Saturday, September 25, 2010

Two of a Kind...

It would appear that Sara is finally not alone with her NF, or even how it affects her body.

The Children's Hospital in Denver holds a multiple disciplinary clinic for NF patients once a quarter.  After the July clinic, the Genetic Coordinator emailed me and asked me if I would be willing to communicate with a family that had just entered the program.  Their son is 3 years old, and has similar leg problems to Sara, so she asked if I would be willing to chat with the mother about Sara's case.

We have been emailing once or twice a week since that time.  Her name is Kelly, and her son is Travis.  You can read Travis's journey with NF on his blog (There's a link to his page on the right under My reading List.).  I find it very unfortunate that we have to meet under these circumstances, but I'm so glad we have.

And we did finally meet face to face at the NF walk earlier this month!  She has a lot on her plate with 3 sons and a husband, the youngest son with NF.  Sara and Travis were both quiet, and seemed to be just checking each other out.  We are planning to get them together again in Oct. when it will be a little less chaotic.  I can't wait!

I'm so glad that now neither of our children have to face all this alone.  They are close in age, both 3 years old, and they have similar presentations of NF.  I don't know how Kelly feels, but I think it will be great for them to have a friend that is just like them.  I really hope that we will be able to get to know each other much better, our kids get to know each other better, and that we can get together as often as possible.  They live a couple of hours away, so getting together probably won't always be easy, but hopefully we will make it a priority.  And if nothing else, we'll always see each other at the hospital (not that its an ideal place to hang out).

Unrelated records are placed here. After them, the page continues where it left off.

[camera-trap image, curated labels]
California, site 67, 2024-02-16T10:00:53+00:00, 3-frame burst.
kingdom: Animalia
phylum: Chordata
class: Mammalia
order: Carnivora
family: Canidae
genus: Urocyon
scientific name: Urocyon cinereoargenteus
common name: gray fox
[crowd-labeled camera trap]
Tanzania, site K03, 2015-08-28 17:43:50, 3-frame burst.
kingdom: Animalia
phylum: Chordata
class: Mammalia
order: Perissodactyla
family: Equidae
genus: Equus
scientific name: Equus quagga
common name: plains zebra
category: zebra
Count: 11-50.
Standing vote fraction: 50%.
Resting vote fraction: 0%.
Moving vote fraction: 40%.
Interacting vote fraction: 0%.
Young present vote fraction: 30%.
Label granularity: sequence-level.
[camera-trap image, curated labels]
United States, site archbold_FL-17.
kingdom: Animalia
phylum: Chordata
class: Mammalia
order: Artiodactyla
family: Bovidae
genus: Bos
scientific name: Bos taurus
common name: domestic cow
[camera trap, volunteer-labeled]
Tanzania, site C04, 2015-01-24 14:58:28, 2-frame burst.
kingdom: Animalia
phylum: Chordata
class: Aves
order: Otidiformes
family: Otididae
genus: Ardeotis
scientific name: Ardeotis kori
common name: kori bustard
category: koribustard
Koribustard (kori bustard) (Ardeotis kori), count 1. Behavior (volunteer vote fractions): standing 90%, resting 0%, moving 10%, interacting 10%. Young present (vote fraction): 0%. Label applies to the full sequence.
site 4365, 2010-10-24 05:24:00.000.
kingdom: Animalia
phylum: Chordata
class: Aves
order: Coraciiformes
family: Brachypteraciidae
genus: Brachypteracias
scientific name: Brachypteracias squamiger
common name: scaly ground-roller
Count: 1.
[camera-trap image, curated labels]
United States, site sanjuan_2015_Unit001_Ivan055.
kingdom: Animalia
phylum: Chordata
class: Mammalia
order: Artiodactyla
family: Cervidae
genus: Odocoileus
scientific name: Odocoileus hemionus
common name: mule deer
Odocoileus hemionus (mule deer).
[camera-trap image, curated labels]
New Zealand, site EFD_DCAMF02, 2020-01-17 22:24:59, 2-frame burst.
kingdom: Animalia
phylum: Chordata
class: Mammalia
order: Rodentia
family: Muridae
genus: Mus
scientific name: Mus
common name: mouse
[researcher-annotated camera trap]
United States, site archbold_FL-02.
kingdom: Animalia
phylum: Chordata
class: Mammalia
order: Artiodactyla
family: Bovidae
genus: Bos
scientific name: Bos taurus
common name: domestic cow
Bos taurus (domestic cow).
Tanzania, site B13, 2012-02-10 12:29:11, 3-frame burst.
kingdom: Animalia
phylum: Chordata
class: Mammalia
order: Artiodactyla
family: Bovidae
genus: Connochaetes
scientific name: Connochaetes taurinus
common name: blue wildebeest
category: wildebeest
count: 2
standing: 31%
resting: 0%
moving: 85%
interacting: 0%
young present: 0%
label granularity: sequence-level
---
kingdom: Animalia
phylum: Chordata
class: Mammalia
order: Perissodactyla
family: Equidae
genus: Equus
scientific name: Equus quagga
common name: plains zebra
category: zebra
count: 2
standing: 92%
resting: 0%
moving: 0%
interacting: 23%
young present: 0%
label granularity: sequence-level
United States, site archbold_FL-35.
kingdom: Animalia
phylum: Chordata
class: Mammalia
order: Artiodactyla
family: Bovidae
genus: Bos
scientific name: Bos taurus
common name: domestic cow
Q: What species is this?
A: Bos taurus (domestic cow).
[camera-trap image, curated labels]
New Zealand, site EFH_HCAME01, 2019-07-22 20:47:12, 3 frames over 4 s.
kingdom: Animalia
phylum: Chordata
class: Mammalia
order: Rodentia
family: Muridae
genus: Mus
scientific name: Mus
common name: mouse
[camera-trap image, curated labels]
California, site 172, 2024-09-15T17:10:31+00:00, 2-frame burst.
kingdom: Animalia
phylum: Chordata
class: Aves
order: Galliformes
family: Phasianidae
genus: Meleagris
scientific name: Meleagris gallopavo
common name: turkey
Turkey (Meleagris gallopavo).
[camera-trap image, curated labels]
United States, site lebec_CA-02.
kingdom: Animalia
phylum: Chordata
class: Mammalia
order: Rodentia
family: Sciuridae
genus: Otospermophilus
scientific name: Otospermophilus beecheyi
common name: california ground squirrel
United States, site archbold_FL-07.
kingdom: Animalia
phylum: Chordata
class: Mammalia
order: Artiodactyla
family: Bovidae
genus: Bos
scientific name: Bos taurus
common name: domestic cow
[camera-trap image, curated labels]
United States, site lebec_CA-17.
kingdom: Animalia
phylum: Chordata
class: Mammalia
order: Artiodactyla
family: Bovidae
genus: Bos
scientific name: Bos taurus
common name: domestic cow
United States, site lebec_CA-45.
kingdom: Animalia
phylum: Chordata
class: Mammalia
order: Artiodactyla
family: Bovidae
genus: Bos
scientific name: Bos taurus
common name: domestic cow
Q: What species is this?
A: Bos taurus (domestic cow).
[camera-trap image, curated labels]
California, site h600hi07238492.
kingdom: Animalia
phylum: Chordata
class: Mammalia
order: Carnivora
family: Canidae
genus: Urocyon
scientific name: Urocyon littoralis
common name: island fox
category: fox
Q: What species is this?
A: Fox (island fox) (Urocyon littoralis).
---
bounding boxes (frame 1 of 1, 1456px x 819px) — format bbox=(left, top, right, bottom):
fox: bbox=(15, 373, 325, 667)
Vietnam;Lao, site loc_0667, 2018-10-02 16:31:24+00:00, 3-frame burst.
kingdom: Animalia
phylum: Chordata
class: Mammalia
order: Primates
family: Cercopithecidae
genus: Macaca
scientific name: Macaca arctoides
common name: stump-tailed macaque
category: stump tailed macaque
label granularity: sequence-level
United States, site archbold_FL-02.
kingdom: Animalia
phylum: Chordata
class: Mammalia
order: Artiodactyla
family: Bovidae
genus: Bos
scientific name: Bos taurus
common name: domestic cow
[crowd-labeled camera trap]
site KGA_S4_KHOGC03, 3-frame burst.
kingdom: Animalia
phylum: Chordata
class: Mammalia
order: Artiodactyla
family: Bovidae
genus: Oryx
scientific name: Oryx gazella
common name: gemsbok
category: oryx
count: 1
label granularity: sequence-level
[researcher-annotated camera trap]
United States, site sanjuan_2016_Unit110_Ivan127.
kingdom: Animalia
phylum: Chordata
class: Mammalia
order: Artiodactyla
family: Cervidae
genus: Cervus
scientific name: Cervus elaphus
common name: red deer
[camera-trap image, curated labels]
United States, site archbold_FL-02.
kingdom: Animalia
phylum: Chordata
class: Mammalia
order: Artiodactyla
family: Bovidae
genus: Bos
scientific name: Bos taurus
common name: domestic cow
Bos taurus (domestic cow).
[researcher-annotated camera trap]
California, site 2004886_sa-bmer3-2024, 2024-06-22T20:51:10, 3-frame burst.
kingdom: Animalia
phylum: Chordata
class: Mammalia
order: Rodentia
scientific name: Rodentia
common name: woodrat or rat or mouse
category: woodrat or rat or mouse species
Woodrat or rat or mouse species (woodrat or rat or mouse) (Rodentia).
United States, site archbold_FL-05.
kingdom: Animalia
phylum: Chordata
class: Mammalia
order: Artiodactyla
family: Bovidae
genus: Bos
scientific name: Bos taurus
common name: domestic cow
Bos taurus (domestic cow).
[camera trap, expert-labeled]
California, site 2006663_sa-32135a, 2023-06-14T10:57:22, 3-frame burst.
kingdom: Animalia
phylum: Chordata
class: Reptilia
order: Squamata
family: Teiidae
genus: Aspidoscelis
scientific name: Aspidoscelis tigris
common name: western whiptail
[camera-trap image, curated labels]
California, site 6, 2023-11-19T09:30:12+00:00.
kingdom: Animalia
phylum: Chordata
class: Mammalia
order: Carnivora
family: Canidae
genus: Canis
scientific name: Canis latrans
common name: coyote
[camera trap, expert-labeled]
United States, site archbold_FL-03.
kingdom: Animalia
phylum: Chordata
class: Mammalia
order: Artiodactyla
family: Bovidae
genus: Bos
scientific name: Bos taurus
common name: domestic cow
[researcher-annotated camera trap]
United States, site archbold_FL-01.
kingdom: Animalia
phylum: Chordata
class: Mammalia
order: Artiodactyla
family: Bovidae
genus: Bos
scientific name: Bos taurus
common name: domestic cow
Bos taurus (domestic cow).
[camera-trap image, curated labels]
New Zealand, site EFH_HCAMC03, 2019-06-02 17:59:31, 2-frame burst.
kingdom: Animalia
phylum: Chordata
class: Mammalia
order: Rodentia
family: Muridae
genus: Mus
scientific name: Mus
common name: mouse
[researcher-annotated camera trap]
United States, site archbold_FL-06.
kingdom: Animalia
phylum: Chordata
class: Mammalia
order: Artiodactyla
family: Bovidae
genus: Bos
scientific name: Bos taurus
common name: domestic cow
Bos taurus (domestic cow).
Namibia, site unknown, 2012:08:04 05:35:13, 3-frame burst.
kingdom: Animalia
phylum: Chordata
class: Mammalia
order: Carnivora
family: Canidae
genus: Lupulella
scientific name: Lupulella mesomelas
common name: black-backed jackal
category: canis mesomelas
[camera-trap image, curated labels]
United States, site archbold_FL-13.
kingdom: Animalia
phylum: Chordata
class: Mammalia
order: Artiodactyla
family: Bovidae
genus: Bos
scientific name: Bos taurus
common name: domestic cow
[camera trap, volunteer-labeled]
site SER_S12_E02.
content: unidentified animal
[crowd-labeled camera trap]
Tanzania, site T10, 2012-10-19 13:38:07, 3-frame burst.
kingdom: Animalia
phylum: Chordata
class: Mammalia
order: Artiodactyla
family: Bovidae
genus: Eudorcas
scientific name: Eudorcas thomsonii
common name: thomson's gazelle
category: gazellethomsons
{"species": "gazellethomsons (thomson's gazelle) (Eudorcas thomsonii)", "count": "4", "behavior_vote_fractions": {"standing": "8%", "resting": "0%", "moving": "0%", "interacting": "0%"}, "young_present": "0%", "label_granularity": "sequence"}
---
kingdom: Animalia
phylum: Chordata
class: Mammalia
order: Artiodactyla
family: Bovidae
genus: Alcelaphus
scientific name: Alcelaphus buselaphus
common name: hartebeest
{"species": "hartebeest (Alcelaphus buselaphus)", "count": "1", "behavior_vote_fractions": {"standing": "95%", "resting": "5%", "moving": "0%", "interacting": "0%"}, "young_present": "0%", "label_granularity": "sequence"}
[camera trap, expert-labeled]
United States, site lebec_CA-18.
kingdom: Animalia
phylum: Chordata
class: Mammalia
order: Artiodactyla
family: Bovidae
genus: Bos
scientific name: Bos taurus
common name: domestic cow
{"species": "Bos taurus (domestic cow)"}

Sara and Travis are no longer alone, but neither are Kelly or I.  I'm so grateful not to feel alone any more when dealing with Sara's NF.  I have lots of support from family and friends, but it isn't the same as having another mother to relate to who is going through the exact same things as I am. 

Thank you Kelly and Travis for coming into our lives!  We can't wait to see you next week at the conference!!

1 comment:

  1. Thank you Julie (and Sara) for all your support and allowing all this to happen. Our kids are amazing individuals.